Instructions >>
1: From the passage on the Borough of Chesterfield, extract the text between "The Borough of Chesterfield" and "the M1 motorway.", inclusive.
2: Render this sentence from the passage on the Borough of Chesterfield in Spanish: "It is named after its main settlement of Chesterfield."
3: Write what follows the final sentence of the passage on the Borough of Chesterfield.

Source document >>
═══
The Borough of Chesterfield is a non-metropolitan district with borough status in Derbyshire, England. It is named after its main settlement of Chesterfield.

History
The district was formed on 1 April 1974, under the Local Government Act 1972, by a merger of the Municipal Borough of Chesterfield, Staveley Urban District and the Brimington part of Chesterfield Rural District.

The borough's main two towns are Chesterfield and Staveley. With its geographical position, the borough offers convenient commuter links to the cities of Sheffield, Nottingham, Derby, Bradford, Wakefield, Manchester, Salford, Leeds and Lincoln, and via its mainline railway station at Chesterfield and the connections to the M1 motorway.

Geography
The borough is situated around the town of Chesterfield and includes the villages of Old Whittington, Brimington (which also has a parish council), Sheepbridge and New Whittington, and the town of Staveley which maintains a town council.
═══
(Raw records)
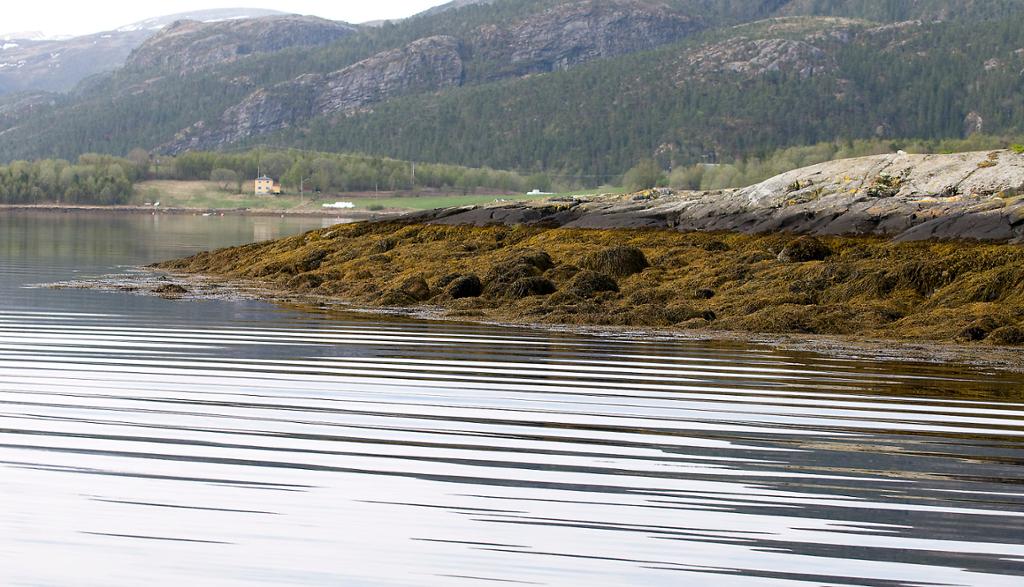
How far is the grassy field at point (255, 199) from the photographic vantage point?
171 meters

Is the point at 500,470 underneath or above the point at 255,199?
above

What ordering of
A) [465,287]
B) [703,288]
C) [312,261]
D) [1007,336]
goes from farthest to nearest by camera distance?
[312,261] → [465,287] → [703,288] → [1007,336]

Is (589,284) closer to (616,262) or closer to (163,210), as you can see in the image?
(616,262)

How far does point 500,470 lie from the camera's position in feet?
26.2

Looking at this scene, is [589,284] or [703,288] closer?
[703,288]

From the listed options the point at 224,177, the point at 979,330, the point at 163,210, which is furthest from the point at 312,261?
the point at 224,177

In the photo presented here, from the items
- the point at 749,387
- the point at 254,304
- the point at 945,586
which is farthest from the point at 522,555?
the point at 254,304

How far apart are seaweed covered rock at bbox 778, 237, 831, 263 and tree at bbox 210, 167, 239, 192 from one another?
175114 millimetres

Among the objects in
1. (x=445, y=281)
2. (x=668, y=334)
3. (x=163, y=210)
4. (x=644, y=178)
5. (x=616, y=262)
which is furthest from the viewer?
(x=163, y=210)

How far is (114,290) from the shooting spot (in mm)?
24969

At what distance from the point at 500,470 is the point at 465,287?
1420cm

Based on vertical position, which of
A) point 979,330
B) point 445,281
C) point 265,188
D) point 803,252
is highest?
→ point 803,252

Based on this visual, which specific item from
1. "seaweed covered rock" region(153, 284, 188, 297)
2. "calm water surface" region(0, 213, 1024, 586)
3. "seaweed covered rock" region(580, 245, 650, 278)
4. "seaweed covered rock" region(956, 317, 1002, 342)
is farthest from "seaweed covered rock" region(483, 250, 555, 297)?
"seaweed covered rock" region(956, 317, 1002, 342)

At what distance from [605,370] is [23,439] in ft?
20.7
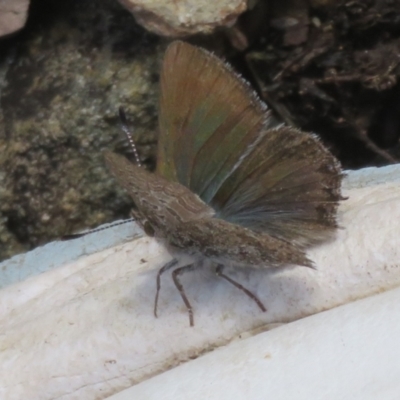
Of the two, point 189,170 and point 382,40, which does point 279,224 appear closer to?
point 189,170

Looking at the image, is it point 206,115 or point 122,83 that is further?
point 122,83

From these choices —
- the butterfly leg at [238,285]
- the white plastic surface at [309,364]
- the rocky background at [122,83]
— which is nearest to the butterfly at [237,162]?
the butterfly leg at [238,285]

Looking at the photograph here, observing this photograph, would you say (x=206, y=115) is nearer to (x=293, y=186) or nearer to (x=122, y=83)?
(x=293, y=186)

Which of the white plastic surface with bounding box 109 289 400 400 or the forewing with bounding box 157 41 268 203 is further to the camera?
the forewing with bounding box 157 41 268 203

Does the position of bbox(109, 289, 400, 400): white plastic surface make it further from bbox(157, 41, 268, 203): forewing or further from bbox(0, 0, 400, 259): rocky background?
bbox(0, 0, 400, 259): rocky background

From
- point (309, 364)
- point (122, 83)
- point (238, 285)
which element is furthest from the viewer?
point (122, 83)

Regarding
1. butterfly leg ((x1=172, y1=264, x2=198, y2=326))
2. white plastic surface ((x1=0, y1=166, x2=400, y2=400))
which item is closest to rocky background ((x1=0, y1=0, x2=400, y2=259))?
white plastic surface ((x1=0, y1=166, x2=400, y2=400))

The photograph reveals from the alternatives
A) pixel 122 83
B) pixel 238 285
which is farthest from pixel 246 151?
pixel 122 83

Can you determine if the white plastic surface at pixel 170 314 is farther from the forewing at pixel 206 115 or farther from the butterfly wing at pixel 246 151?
the forewing at pixel 206 115

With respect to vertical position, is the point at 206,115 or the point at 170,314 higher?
the point at 206,115

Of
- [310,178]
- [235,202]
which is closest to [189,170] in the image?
[235,202]
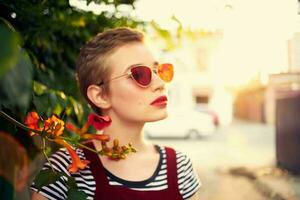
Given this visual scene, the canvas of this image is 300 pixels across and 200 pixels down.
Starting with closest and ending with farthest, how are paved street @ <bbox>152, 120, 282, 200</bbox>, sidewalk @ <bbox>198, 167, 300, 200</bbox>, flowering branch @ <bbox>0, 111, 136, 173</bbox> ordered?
flowering branch @ <bbox>0, 111, 136, 173</bbox>, sidewalk @ <bbox>198, 167, 300, 200</bbox>, paved street @ <bbox>152, 120, 282, 200</bbox>

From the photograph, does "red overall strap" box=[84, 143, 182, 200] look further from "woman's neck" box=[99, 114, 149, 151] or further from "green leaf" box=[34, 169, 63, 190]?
"green leaf" box=[34, 169, 63, 190]

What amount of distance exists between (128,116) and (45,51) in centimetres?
92

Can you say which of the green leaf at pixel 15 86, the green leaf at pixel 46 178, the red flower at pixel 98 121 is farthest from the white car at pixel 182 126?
the green leaf at pixel 15 86

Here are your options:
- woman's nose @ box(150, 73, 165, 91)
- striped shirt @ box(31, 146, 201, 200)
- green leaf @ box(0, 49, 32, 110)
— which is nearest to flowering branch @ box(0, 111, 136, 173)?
striped shirt @ box(31, 146, 201, 200)

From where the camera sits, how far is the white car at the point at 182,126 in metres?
18.5

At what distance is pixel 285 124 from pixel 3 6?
27.0 feet

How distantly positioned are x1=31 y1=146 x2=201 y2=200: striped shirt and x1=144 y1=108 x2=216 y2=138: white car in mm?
16700

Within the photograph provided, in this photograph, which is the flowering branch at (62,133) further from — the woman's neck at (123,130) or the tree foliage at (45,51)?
the woman's neck at (123,130)

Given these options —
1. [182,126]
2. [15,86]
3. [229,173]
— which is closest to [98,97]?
[15,86]

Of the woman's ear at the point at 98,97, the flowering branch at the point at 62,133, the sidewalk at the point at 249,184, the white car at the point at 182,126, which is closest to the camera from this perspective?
the flowering branch at the point at 62,133

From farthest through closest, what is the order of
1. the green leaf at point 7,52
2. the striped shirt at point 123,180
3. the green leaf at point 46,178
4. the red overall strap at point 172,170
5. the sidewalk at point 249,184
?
the sidewalk at point 249,184
the red overall strap at point 172,170
the striped shirt at point 123,180
the green leaf at point 46,178
the green leaf at point 7,52

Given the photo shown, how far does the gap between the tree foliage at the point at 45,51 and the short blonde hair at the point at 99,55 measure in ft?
0.32

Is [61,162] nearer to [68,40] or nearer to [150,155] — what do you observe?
[150,155]

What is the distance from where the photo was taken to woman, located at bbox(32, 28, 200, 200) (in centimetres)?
132
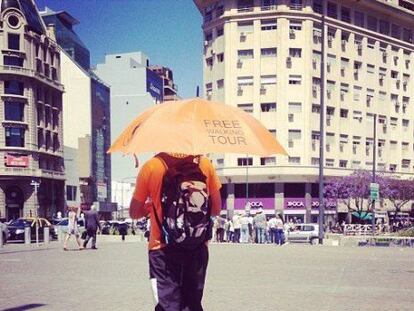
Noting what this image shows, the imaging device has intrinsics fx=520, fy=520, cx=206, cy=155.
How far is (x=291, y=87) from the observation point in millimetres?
49281

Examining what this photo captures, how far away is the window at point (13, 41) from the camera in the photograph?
57103mm

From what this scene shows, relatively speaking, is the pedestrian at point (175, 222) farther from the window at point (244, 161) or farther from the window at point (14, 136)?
the window at point (14, 136)

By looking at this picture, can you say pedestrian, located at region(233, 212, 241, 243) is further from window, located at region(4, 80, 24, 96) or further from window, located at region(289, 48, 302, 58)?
window, located at region(4, 80, 24, 96)

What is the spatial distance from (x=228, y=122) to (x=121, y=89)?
97477 millimetres

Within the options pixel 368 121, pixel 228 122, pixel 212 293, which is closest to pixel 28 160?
pixel 368 121

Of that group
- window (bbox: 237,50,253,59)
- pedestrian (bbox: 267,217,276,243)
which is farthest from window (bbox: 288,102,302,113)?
pedestrian (bbox: 267,217,276,243)

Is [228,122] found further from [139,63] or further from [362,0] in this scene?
[139,63]

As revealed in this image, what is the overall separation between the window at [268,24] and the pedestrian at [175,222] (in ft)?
156

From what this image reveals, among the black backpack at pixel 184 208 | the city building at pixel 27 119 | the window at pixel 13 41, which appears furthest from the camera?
the window at pixel 13 41

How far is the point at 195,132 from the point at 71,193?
2803 inches

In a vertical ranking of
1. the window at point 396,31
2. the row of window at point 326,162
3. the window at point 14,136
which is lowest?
the row of window at point 326,162

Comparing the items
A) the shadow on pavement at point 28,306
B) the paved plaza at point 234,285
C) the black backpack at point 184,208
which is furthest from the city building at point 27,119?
the black backpack at point 184,208

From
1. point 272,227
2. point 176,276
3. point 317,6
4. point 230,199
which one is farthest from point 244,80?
point 176,276

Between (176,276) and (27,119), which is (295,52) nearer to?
(27,119)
═══
Task-by-task results >>
1:
The Borough of Chesterfield is a non-metropolitan district with borough status in Derbyshire, England. It is named after its main settlement of Chesterfield.

History
The district was formed on 1 April 1974, under the Local Government Act 1972, by a merger of the Municipal Borough of Chesterfield, Staveley Urban District and the Brimington part of Chesterfield Rural District.

The borough's main two towns are Chesterfield and Staveley. With its geographical position, the borough offers convenient commuter links to the cities of Sheffield, Nottingham, Derby, Bradford, Wakefield, Manchester, Salford, Leeds and Lincoln, and via its mainline railway station at Chesterfield and the connections to the M1 motorway.

2: Debe su nombre a su principal núcleo de población, Chesterfield.

3:
The borough is bordered by North East Derbyshire district to the north, west and south and Bolsover district to the east. These districts include towns and villages such as Clay Cross, Wingerworth, Calow, Holymoorside, Dronfield, Mastin Moor, Barlborough, Bolsover and Grassmoor. Mansfield in Nottinghamshire is 12 miles southeast, Worksop is 20 miles northeast and Buxton is 25 miles west.

Travel to Work Areas
Chesterfield and its surrounding borough are situated around multiple travel to work areas which span from the counties of Greater Manchester, South Yorkshire, West Yorkshire and Nottinghamshire as well as Derbyshire. The cities of Nottingham, Manchester, Derby, Wakefield and Sheffield are the closest cities to Chesterfield and its surrounding borough.

Suburbs
Suburbs of Chesterfield include:

Birdholme
Boythorpe
Brampton
Hasland
Newbold
Spital
Tapton
Whittington Moor

Governance

Chesterfield is currently overall controlled by the Labour Party. The borough is along with Bolsover District, North East Derbyshire, Derbyshire Dales and Bassetlaw District, a non-constituent member of the South Yorkshire Combined Authority.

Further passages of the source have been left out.